To that end, we believe the Conference must:
- Address poverty-related hunger and its root causes as well as health equity and food literacy. Engage older adults with lived experience and expertise in hunger, poverty, and nutrition program participation in meaningful ways;
- Foster equity in identifying challenges and solutions by enlisting the perspectives of people from diverse backgrounds and walks of life in the development of:
- Assurances that food can be socially relevant, readily accessible, affordable, and align with individual cultural and dietary preferences;
- Strategies to reduce racial, ethnic, and other disparities in food security, diet quality, and managing chronic conditions;
- Modernized dietary guidelines and federal nutrition policy which ensure diet quality and appropriate education and programs that are culturally sensitive to a variety of populations and eating preferences;
- Build and leverage political will by convening cross-sector stakeholders to build widespread and bipartisan support for ending hunger;
- Promote sustainability by empowering older adults with tools and skills-building for proper cooking, safe storage, enjoyment, and distribution in the household to all family members from youth to older adults; and
- Create a national action plan to end hunger and improve nutrition security in America by 2030, consistent with the United Nations Sustainable Development Goal of Zero Hunger.
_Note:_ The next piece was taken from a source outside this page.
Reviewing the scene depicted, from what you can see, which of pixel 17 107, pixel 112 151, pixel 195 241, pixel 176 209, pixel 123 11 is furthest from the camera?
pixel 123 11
Essential strategies include:
- Economic policies that promote the development and access to quality jobs, wages, and benefits for low- and moderate- income households, address employment discrimination, and shared prosperity;
- Modernize poverty measures, asset tests, and food insecurity screening tools;
- Improve and support collaboration of government income support programs for struggling families and individuals;
- Expand and strengthen the federal nutrition programs;
- Target and tailor supports for specific populations with disproportionate rates of poverty and hunger, including making permanent various proven approaches to simplify access and expand benefits for food insecure fixed-income older adults;
- Work alongside states, localities, and nonprofits to expand and improve participation in federal nutrition and other government support programs; and
- Make sure all families and individuals have convenient access to reasonably priced, safe, culturally acceptable, and healthy food.
We are at a pivotal moment in time. The time is now to implement bold, innovative, and multi-sector solutions to end hunger and food and nutrition insecurity for older adults.